Saved data entries:

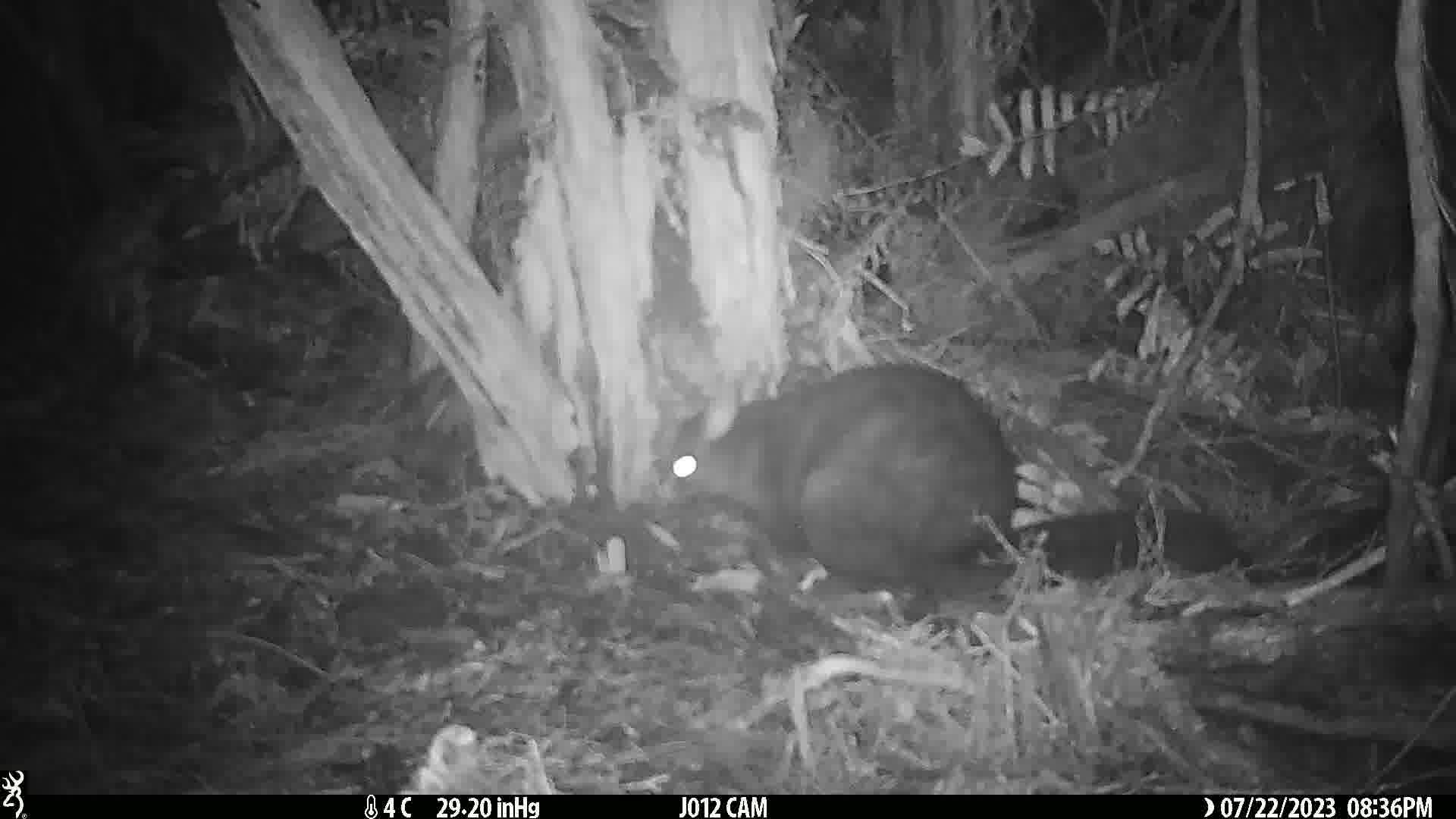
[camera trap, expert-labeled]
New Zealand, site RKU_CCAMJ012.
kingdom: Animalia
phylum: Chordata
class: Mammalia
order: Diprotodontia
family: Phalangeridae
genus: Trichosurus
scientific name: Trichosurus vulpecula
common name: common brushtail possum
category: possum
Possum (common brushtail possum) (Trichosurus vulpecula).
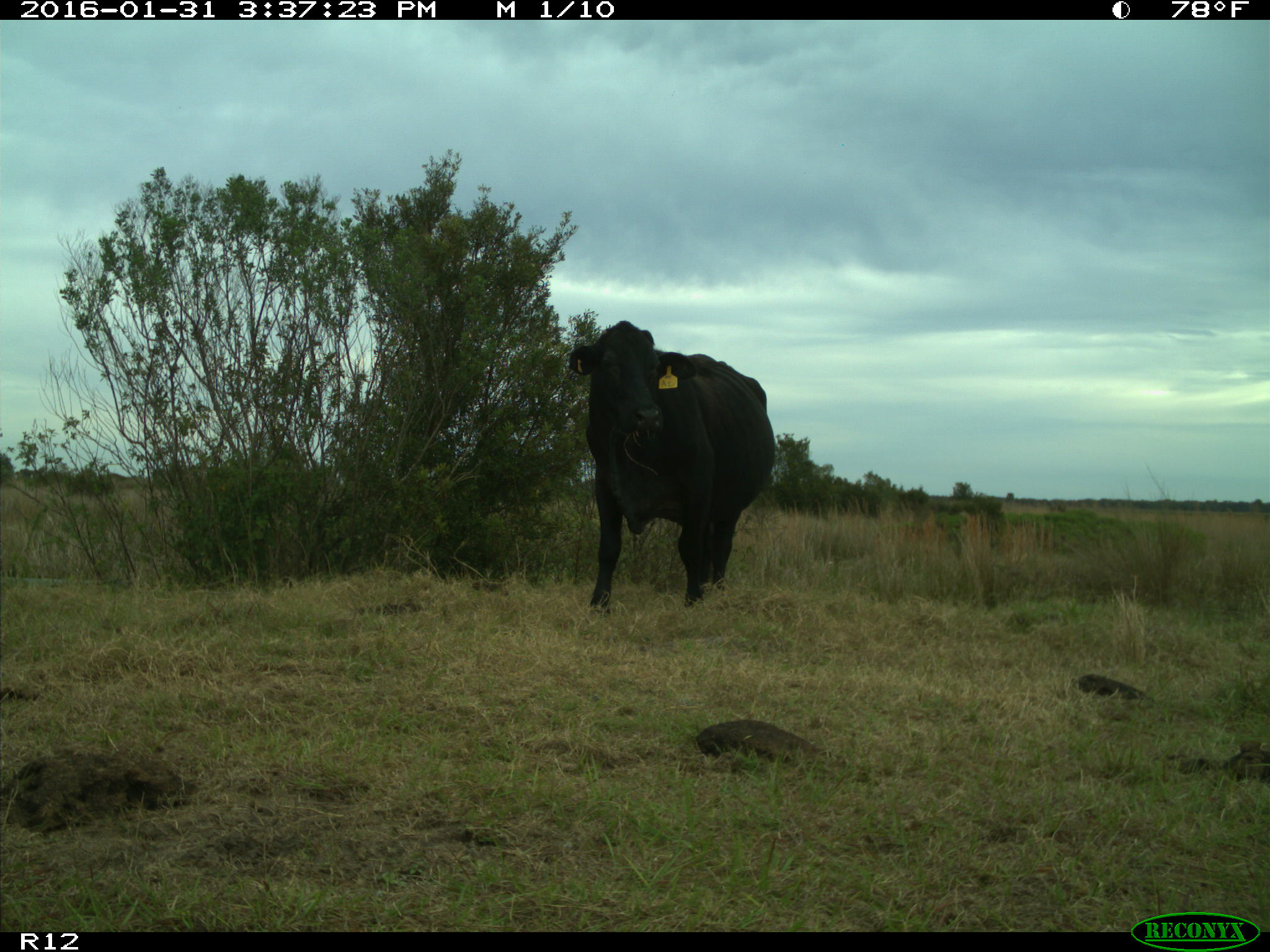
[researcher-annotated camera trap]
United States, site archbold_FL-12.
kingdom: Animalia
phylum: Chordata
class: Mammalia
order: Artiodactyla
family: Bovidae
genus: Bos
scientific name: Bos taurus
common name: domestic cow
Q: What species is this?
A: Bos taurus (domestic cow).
---
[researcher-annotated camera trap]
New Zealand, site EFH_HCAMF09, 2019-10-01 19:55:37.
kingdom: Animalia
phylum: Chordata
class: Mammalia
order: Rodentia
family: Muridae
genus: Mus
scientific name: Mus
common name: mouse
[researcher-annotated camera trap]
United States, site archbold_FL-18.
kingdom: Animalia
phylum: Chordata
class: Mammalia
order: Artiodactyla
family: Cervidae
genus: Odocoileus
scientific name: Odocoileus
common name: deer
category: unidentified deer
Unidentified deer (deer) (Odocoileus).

**TO DO**
Above, find the line with "New Zealand, site RKU_CCAMJ012."; copy it and every line down to the line with "A: Bos taurus (domestic cow).", exactly and both included, but no pictures.

**EXPECTED OUTPUT**
New Zealand, site RKU_CCAMJ012.
kingdom: Animalia
phylum: Chordata
class: Mammalia
order: Diprotodontia
family: Phalangeridae
genus: Trichosurus
scientific name: Trichosurus vulpecula
common name: common brushtail possum
category: possum
Possum (common brushtail possum) (Trichosurus vulpecula).
[researcher-annotated camera trap]
United States, site archbold_FL-12.
kingdom: Animalia
phylum: Chordata
class: Mammalia
order: Artiodactyla
family: Bovidae
genus: Bos
scientific name: Bos taurus
common name: domestic cow
Q: What species is this?
A: Bos taurus (domestic cow).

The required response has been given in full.